Fair enough. Perhaps I assume too much.
So you should condition to be sure the duration does not go over 23 hours
49 minutes, and you should also be sure when outputing to screen or print,
that the time is using a format other than *USA. Choose your format based
on which separator you need.
And Luis is right, you should use full timestamps on your %Diff parameters
to ensure the duration in seconds calculates properly if the time span
crosses midnight.
Brian May
Project Lead
Management Information Systems
Garan, Incorporated
Starkville, Mississippi
Scott Klement <rpg400-l@xxxxxxxxxxxxxxxx>
Sent by: rpg400-l-bounces@xxxxxxxxxxxx
05/24/2010 12:50 PM
Please respond to
RPG programming on the IBM i / System i <rpg400-l@xxxxxxxxxxxx>
To
RPG programming on the IBM i / System i <rpg400-l@xxxxxxxxxxxx>
cc
Subject
Re: Difference between 2 time values expressed in hh:mm:ss format
Hi Brian,
When you give this answer again (and you will -- I've given it at least
twice a month for the past 4 years) please add a disclaimer.

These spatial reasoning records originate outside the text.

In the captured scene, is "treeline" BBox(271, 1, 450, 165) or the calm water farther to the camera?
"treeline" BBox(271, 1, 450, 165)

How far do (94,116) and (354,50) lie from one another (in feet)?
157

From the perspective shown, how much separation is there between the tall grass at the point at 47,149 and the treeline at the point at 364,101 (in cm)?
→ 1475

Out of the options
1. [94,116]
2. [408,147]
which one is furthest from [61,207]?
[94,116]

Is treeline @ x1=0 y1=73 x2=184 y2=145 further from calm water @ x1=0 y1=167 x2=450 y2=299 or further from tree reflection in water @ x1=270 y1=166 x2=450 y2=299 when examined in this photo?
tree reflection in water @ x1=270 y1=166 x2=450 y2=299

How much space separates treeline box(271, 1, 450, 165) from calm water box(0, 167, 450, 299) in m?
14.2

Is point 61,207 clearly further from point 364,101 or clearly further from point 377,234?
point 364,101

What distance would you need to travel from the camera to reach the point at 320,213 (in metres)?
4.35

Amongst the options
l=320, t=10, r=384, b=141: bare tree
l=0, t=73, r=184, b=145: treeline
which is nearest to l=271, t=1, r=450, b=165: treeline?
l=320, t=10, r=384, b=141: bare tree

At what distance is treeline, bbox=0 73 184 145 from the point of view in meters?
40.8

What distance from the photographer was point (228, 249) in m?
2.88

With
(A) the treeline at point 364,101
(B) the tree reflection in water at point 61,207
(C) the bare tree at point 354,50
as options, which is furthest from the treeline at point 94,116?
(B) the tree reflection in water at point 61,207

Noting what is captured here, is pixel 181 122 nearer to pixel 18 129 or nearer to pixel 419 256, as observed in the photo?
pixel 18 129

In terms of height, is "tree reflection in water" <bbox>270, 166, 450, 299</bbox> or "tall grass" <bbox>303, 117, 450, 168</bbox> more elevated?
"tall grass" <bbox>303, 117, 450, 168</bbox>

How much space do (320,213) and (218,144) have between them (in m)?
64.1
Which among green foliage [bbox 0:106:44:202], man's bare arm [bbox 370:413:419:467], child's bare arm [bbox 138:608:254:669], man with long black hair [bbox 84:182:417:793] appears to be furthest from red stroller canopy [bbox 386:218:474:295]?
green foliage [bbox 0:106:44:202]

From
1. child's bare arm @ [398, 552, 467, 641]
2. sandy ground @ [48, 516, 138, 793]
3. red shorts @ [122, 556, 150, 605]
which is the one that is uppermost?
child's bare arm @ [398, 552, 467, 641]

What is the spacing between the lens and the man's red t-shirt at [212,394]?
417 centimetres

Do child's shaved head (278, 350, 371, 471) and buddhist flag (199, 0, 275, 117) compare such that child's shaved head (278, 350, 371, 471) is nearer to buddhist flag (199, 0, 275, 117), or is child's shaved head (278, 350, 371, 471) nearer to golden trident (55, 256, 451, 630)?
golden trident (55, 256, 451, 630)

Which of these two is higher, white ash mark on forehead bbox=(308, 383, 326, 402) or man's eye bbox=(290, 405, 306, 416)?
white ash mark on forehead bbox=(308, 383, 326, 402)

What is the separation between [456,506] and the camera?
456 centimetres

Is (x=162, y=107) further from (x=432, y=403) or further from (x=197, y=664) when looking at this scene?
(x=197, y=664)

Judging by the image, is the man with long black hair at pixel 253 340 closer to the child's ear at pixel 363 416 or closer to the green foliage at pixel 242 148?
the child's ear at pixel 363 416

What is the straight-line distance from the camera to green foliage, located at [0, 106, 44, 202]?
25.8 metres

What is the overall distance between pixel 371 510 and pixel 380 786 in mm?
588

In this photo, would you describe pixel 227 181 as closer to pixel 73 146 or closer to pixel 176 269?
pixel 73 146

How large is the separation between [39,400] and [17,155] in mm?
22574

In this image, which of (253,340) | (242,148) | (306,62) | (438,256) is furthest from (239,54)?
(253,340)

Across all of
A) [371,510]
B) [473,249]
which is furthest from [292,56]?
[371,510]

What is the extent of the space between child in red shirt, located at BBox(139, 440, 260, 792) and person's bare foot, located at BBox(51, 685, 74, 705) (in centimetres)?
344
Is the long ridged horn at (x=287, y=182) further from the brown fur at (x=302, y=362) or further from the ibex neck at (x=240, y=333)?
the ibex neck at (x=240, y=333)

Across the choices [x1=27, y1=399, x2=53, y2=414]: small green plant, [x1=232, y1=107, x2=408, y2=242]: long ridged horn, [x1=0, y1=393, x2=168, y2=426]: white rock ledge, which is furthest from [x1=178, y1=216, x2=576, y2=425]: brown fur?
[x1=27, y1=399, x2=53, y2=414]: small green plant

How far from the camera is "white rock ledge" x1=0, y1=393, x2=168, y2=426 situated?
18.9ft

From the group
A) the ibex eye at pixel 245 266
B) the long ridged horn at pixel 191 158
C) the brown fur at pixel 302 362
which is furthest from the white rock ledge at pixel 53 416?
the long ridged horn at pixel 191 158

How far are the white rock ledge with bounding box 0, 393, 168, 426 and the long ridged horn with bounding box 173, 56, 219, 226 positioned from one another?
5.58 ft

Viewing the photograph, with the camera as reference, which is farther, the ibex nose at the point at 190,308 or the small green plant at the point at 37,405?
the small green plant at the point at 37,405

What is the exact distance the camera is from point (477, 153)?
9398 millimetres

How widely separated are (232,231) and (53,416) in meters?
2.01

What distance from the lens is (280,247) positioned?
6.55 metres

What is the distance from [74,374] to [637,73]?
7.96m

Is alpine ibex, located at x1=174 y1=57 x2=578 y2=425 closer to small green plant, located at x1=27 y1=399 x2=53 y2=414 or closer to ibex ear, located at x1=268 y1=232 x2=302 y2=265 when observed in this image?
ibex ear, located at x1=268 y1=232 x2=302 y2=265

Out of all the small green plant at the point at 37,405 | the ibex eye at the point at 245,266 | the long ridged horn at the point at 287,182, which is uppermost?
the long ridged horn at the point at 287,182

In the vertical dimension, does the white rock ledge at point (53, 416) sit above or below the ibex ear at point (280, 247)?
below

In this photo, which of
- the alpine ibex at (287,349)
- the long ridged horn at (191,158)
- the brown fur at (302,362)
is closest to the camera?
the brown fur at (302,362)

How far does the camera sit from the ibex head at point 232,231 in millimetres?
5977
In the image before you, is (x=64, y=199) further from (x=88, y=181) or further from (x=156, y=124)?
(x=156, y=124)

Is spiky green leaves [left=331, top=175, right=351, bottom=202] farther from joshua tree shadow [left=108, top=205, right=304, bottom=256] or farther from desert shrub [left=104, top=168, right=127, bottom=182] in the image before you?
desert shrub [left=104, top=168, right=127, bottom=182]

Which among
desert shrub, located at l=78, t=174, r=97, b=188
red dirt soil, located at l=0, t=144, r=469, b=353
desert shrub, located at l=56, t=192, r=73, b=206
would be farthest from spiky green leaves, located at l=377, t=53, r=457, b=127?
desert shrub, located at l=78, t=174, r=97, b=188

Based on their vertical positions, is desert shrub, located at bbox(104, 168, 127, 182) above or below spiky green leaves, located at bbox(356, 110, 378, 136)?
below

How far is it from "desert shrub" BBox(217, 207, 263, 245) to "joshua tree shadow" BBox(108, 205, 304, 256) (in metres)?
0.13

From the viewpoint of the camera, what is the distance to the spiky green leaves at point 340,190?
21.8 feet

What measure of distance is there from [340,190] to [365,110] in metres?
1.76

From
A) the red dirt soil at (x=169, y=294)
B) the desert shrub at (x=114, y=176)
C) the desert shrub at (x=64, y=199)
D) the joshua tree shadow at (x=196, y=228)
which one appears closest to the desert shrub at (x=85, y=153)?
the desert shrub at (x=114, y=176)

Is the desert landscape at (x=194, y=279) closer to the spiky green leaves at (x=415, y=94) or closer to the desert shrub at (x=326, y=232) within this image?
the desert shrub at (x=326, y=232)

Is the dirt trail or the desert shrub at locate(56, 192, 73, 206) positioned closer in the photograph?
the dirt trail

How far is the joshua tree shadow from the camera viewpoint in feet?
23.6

The disclaimer is that the TIME data type was not intended to store a
DURATION. It was meant to identify a particular moment of the day, not
to express an amount of time that has passed.
Consequently, it does not work well for this sort of thing. For
example, if there's 15 hours and 20 minutes have elapsed between a
start/end timestamp, and you format the time in USA format, it'll say
"3:20 PM" It identifies a time of the day, not a number of hours that
elapsed.
Likewise, if you try to exceed 24 hours, you'll get an error. For
example, you can't make it say 26 hrs, 5 minutes. Why not? Because it
identifies a time of day, and there's no 26 O'Clock.
So while the technique you propose does have value in certain
circumstances, you should understand that you're doing something that
wasn't really intended -- and therefore won't always do what you expect.
On 5/24/2010 9:04 AM, BMay@xxxxxxxxx wrote:
Use the %Diff Bif to get the difference in seconds. Then add the
seconds
to a time field set for midnight (00:00:00).